----- THE INPUT

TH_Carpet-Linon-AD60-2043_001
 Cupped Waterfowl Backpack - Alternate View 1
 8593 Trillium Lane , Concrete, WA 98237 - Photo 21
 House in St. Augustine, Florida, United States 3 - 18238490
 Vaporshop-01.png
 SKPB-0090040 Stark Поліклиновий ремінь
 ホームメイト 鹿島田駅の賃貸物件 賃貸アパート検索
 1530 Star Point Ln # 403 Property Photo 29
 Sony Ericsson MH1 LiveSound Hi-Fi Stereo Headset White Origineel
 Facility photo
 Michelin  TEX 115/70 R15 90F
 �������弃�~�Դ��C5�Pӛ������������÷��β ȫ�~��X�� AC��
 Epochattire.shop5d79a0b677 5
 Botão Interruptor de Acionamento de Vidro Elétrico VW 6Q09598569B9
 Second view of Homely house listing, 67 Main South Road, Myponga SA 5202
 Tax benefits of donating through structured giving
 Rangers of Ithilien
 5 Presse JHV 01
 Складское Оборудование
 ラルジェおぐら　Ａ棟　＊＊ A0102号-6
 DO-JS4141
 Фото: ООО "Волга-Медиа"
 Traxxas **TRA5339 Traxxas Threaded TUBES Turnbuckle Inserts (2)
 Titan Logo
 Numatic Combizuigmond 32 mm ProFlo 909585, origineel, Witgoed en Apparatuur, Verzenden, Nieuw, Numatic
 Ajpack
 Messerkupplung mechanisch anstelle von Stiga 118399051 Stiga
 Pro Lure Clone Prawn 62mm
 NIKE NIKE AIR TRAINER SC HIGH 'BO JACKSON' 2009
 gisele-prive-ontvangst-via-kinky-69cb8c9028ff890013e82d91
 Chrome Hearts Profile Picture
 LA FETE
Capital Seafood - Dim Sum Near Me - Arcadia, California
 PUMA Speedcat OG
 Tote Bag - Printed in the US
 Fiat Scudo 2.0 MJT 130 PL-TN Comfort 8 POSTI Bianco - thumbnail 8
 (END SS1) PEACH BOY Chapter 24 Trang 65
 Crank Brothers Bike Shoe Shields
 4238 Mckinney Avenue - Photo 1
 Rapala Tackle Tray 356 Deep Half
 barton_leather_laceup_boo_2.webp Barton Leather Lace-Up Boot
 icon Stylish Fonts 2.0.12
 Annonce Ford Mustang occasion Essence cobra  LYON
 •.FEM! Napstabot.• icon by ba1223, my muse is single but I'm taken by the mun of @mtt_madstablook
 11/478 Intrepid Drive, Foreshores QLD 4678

----------

Quote the listing above from its first line to the line with "1530 Star Point Ln # 403 Property Photo 29", inclusive, and add nothing.

▸ EXPECTED ANSWER
TH_Carpet-Linon-AD60-2043_001
 Cupped Waterfowl Backpack - Alternate View 1
 8593 Trillium Lane , Concrete, WA 98237 - Photo 21
 House in St. Augustine, Florida, United States 3 - 18238490
 Vaporshop-01.png
 SKPB-0090040 Stark Поліклиновий ремінь
 ホームメイト 鹿島田駅の賃貸物件 賃貸アパート検索
 1530 Star Point Ln # 403 Property Photo 29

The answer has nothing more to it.